(ACTIVITIES):
A – Return everything in the Galaxy Zoo post from "2008 July 9, Wednesday, 12:00" down to "on the Internet.", copied word for word.
B – According to the Galaxy Zoo post, what is done to make the galaxy classifications accurate?
C – Continue the Galaxy Zoo post, starting after its last sentence.

(EXCERPT):
^^^^^^^^
Galazy Zoo succeeds, advances science!
2008 July 9, Wednesday, 12:00 — monadoThe Hubble telescope’s Sloan Digital Sky Survey (SDSS) concentrated on an apparently blank section of space for about ten days and developed an image of the faintest, most distant galaxies yet seen—thousands of them, all previously unknown to science. Edwin Hubble divided galaxies into two kinds: elliptical or spiral. They are best sorted by human visual inspection. Faced with the task of classifying thousands of new galaxies, the Galaxy Zoo folks decided to set up a “galaxy server” and recruit apprentice classifiers on the Internet.
Their site is well set up with descriptions, examples, and a quick self-test. If you pass the self-test, you are invited to classify galaxies—for a minute, half an hour, or until you get tired of it. For accuracy, each galaxy is classified several times by different observers and their “votes” are recorded.
One of the things that they’re looking for is the collision of galaxies: merging galaxies are both rare and scientifically interesting.
^^^^^^^^
(DATA SECTION):
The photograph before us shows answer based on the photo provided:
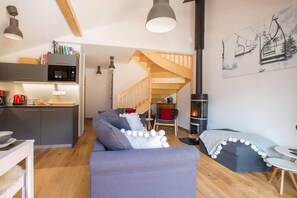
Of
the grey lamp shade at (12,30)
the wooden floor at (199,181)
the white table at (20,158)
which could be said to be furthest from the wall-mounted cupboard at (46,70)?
the white table at (20,158)

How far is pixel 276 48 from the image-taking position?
2557 millimetres

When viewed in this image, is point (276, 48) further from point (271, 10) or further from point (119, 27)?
point (119, 27)

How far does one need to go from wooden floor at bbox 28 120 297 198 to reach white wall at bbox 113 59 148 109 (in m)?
3.80

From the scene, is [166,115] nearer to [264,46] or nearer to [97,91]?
[264,46]

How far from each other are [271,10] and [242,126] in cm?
200

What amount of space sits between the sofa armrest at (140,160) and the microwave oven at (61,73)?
2742mm

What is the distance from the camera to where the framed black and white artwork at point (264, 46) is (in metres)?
2.36

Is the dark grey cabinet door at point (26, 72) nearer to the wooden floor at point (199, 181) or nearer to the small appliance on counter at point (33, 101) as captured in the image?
the small appliance on counter at point (33, 101)

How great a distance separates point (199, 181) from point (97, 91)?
5807mm

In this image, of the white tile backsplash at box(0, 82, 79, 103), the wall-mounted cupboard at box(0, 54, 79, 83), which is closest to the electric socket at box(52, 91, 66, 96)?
the white tile backsplash at box(0, 82, 79, 103)

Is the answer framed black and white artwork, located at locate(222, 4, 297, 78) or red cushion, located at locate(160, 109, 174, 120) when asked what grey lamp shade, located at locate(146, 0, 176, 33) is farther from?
red cushion, located at locate(160, 109, 174, 120)

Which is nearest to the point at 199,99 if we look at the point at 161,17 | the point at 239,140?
the point at 239,140

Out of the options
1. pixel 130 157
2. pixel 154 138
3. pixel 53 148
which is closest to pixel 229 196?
pixel 154 138

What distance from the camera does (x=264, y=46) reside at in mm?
2756
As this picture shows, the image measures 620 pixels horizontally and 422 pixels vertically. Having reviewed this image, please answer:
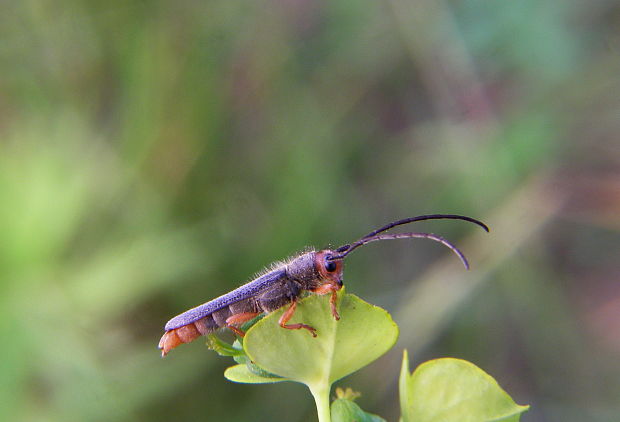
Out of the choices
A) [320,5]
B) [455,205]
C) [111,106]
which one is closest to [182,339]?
[455,205]

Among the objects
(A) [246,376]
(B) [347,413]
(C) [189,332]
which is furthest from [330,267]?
(B) [347,413]

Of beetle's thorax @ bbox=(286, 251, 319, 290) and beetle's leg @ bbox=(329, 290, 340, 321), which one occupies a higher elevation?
beetle's leg @ bbox=(329, 290, 340, 321)

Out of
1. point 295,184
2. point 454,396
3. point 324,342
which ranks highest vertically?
point 324,342

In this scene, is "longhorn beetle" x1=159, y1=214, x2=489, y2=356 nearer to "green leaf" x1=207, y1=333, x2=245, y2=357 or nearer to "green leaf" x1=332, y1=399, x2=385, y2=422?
"green leaf" x1=207, y1=333, x2=245, y2=357

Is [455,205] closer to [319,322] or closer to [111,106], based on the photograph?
[111,106]

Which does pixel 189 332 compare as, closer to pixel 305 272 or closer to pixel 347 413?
pixel 305 272

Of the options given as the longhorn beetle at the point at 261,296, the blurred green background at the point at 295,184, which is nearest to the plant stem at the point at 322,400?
the longhorn beetle at the point at 261,296

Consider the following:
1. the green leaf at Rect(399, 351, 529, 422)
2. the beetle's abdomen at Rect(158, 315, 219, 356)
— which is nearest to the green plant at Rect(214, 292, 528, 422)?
the green leaf at Rect(399, 351, 529, 422)
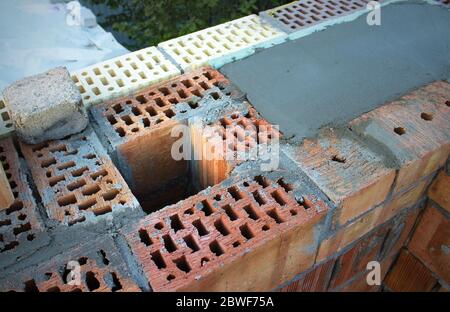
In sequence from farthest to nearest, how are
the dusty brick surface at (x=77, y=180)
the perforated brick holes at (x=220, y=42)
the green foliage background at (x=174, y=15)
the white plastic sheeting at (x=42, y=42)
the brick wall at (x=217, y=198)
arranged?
the green foliage background at (x=174, y=15) < the white plastic sheeting at (x=42, y=42) < the perforated brick holes at (x=220, y=42) < the dusty brick surface at (x=77, y=180) < the brick wall at (x=217, y=198)

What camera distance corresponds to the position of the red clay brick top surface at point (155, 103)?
2502 millimetres

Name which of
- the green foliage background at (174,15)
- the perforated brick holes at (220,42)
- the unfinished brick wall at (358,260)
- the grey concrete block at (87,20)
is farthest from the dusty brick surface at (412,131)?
the grey concrete block at (87,20)

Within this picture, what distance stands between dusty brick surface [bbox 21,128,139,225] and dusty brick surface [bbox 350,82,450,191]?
4.39 ft

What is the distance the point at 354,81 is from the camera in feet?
9.22

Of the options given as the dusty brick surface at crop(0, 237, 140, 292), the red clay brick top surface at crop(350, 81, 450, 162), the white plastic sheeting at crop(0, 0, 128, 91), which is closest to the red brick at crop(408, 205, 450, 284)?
the red clay brick top surface at crop(350, 81, 450, 162)

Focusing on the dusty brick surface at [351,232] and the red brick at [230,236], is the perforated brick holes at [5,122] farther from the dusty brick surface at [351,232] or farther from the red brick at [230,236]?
the dusty brick surface at [351,232]

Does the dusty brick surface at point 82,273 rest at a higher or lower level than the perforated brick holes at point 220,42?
lower

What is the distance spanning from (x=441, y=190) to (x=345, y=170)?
0.95 meters

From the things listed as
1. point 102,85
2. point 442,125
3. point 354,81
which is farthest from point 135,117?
point 442,125

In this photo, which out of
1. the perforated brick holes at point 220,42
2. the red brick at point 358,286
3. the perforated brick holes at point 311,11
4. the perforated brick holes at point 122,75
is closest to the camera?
the perforated brick holes at point 122,75

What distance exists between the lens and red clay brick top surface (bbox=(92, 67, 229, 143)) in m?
2.50

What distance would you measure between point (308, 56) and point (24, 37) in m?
2.38

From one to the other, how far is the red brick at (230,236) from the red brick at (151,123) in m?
0.54
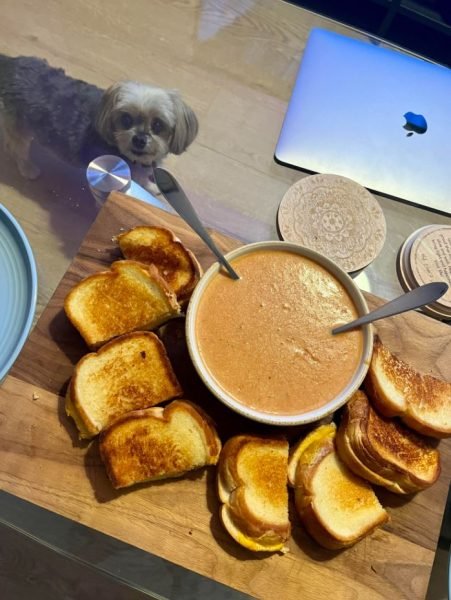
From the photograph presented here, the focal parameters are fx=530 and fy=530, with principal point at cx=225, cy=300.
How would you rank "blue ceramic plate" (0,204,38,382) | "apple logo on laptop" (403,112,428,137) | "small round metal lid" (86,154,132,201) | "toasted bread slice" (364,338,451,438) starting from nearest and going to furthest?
"toasted bread slice" (364,338,451,438)
"blue ceramic plate" (0,204,38,382)
"small round metal lid" (86,154,132,201)
"apple logo on laptop" (403,112,428,137)

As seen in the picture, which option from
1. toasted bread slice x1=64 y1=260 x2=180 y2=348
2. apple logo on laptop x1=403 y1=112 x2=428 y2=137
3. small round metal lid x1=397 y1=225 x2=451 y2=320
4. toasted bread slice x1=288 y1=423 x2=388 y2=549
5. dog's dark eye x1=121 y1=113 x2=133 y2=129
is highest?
apple logo on laptop x1=403 y1=112 x2=428 y2=137

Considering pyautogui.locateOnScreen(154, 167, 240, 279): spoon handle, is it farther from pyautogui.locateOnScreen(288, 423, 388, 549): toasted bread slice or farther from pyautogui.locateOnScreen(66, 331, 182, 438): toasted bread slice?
pyautogui.locateOnScreen(288, 423, 388, 549): toasted bread slice

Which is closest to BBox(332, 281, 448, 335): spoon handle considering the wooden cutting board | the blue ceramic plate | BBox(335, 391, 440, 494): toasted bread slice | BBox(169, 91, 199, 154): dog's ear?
BBox(335, 391, 440, 494): toasted bread slice

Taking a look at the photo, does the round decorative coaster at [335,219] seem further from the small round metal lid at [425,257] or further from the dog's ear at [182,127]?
the dog's ear at [182,127]

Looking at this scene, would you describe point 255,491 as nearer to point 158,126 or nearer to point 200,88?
point 158,126

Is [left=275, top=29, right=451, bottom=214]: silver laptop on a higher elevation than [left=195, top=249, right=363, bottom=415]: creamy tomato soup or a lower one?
higher

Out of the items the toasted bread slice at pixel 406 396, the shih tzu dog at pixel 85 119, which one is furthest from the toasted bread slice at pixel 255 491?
the shih tzu dog at pixel 85 119

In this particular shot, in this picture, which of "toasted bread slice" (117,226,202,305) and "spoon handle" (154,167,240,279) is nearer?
"spoon handle" (154,167,240,279)
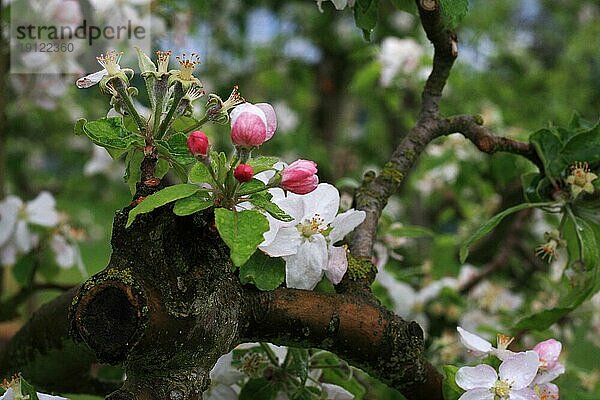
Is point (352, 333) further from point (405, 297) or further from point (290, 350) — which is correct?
point (405, 297)

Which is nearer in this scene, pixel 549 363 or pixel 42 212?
pixel 549 363

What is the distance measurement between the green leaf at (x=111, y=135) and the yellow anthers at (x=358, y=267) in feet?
0.83

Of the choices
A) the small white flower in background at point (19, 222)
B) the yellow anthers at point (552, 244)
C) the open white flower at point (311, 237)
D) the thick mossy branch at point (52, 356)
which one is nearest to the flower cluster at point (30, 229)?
the small white flower in background at point (19, 222)

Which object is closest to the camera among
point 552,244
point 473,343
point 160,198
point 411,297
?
point 160,198

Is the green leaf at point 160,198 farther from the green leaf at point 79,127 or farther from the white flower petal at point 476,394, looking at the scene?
the white flower petal at point 476,394

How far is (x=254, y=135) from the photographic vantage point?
0.64m

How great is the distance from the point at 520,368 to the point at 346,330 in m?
0.17

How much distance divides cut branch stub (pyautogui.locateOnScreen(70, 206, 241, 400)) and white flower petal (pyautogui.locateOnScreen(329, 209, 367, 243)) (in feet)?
0.47

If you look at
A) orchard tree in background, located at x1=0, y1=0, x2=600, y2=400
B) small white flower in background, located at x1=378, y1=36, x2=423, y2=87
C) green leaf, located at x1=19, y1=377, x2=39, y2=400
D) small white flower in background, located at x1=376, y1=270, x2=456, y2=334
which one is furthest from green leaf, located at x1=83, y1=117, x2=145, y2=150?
small white flower in background, located at x1=378, y1=36, x2=423, y2=87

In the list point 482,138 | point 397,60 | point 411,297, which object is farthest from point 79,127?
point 397,60

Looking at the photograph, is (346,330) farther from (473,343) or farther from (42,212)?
(42,212)

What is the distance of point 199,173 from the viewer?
638 mm

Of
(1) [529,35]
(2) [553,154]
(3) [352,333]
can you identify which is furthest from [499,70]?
(3) [352,333]

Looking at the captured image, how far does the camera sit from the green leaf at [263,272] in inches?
27.3
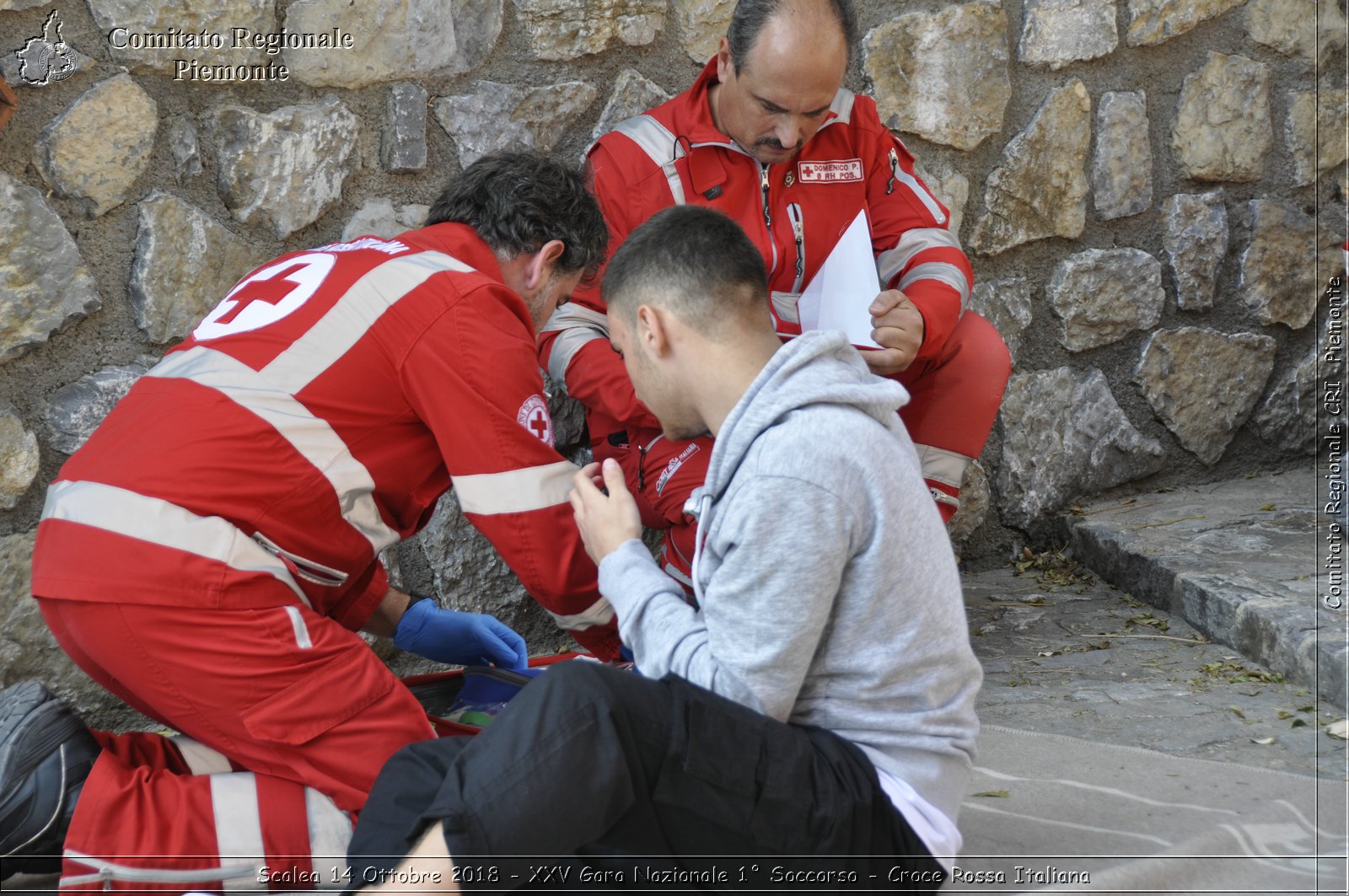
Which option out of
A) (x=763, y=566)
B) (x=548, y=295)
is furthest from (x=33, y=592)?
(x=763, y=566)

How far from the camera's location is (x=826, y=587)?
4.31 feet

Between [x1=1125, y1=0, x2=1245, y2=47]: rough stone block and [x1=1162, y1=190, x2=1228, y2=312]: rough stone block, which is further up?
[x1=1125, y1=0, x2=1245, y2=47]: rough stone block

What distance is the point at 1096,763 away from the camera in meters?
1.98

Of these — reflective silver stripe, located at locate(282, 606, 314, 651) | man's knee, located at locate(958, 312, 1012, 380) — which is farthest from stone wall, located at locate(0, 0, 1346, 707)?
reflective silver stripe, located at locate(282, 606, 314, 651)

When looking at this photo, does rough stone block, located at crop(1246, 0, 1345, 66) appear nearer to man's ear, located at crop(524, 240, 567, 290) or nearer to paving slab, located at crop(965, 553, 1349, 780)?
paving slab, located at crop(965, 553, 1349, 780)

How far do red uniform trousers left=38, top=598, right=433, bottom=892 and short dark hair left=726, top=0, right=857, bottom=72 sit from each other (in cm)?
125

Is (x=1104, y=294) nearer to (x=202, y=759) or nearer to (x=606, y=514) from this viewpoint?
(x=606, y=514)

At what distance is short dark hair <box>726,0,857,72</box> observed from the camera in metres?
2.22

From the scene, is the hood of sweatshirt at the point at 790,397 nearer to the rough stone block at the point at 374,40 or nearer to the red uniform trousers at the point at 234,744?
the red uniform trousers at the point at 234,744

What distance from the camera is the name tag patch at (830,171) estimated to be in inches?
93.7

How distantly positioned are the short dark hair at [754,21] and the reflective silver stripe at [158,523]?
1240mm

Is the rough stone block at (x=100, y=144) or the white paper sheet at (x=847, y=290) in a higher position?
the rough stone block at (x=100, y=144)

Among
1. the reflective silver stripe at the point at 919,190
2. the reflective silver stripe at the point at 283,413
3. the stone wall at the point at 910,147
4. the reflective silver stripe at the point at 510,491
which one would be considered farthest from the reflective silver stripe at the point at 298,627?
the reflective silver stripe at the point at 919,190

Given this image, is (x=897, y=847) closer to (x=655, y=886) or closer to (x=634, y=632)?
(x=655, y=886)
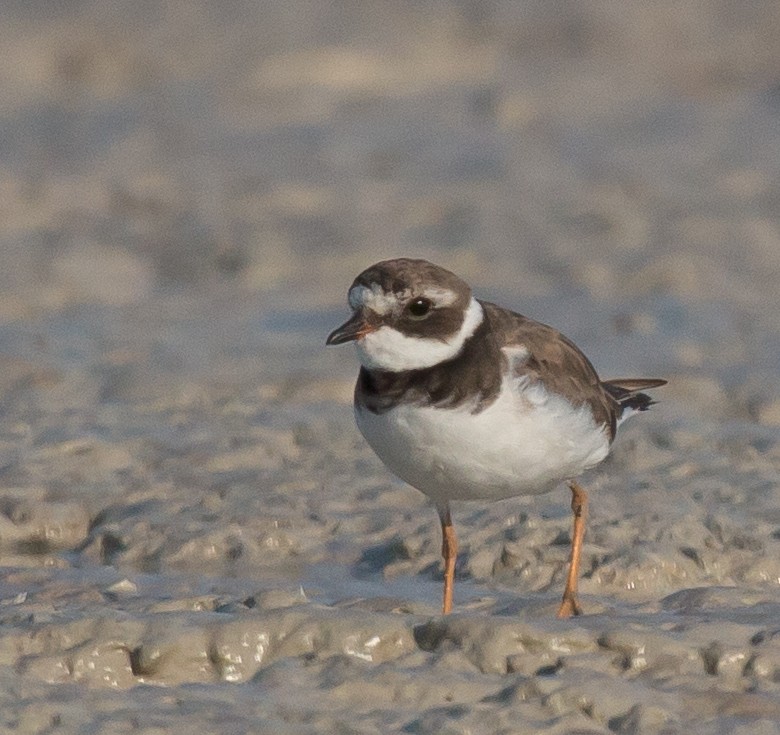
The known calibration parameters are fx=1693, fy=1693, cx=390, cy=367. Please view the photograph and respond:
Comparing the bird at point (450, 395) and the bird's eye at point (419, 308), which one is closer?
the bird at point (450, 395)

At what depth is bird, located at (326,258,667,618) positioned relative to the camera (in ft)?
15.6

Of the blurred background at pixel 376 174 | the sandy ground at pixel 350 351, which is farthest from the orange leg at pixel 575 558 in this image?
the blurred background at pixel 376 174

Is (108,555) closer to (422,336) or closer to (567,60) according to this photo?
(422,336)

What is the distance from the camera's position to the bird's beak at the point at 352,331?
4773 millimetres

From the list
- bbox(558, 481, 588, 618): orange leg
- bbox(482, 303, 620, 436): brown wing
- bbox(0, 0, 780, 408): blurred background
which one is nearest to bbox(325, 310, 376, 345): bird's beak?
bbox(482, 303, 620, 436): brown wing

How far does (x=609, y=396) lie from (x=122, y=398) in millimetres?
2620

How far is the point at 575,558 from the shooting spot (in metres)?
5.26

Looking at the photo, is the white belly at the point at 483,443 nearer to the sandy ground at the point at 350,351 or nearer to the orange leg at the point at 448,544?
the orange leg at the point at 448,544

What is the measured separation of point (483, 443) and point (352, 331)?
487 mm

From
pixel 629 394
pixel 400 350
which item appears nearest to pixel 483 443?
pixel 400 350

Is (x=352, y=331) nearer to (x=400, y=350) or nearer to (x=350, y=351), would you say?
(x=400, y=350)

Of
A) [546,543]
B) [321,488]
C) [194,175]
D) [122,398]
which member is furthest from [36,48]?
[546,543]

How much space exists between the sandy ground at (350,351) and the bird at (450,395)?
43cm

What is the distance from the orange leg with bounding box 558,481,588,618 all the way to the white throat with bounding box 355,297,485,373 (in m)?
0.81
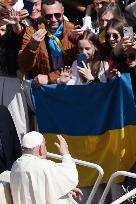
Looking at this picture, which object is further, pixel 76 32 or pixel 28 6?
pixel 28 6

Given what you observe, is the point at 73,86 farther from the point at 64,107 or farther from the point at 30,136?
the point at 30,136

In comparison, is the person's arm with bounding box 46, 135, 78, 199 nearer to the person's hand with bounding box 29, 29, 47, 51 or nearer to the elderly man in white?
the elderly man in white

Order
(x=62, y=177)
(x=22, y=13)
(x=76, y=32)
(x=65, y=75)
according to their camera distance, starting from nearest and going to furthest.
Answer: (x=62, y=177), (x=65, y=75), (x=76, y=32), (x=22, y=13)

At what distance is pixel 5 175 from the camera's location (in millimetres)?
6676

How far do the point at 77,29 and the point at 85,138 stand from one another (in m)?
1.31

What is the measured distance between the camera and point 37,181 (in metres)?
6.20

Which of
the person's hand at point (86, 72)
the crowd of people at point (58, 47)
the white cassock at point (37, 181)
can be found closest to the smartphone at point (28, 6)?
the crowd of people at point (58, 47)

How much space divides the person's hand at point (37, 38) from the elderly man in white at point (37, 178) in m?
1.91

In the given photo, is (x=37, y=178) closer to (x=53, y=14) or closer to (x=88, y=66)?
(x=88, y=66)

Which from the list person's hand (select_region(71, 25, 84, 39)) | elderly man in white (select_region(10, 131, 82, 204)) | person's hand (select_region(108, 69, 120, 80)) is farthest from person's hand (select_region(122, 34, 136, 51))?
elderly man in white (select_region(10, 131, 82, 204))

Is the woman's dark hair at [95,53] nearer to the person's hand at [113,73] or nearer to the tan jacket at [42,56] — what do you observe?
the person's hand at [113,73]

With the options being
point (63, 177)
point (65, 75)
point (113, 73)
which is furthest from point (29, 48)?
point (63, 177)

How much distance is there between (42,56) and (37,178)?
246 centimetres

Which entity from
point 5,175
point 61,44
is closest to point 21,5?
point 61,44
^^^^^^^^
(ANSWER LIST):
A –
2008 July 9, Wednesday, 12:00 — monadoThe Hubble telescope’s Sloan Digital Sky Survey (SDSS) concentrated on an apparently blank section of space for about ten days and developed an image of the faintest, most distant galaxies yet seen—thousands of them, all previously unknown to science. Edwin Hubble divided galaxies into two kinds: elliptical or spiral. They are best sorted by human visual inspection. Faced with the task of classifying thousands of new galaxies, the Galaxy Zoo folks decided to set up a “galaxy server” and recruit apprentice classifiers on the Internet.

B – Each galaxy is classified several times by different observers, and their "votes" are recorded.

C –
The Galaxy Zoo team succeeded beyond their hopes. More than 100,000 volunteers took part. They classified galaxies quickly and accurately.
In fact, the Delphi phenomenon emerged again: the collective votes of instructed amateurs are more accurate than single votes from trained professionals. (Gee, maybe we can do this with oncology X-ray results. Even in a medical community! They’re pretty well all digital now.)
The first scientific papers from this effort have already been published.
The next step is to take a closer look at interesting objects such as merging galaxies or varieties of spiral galaxies. Until that’s set up classification is still going on with a new set of galaxies, which will be used for the next set of scientific papers. You, too, can participate on Galaxy Zoo.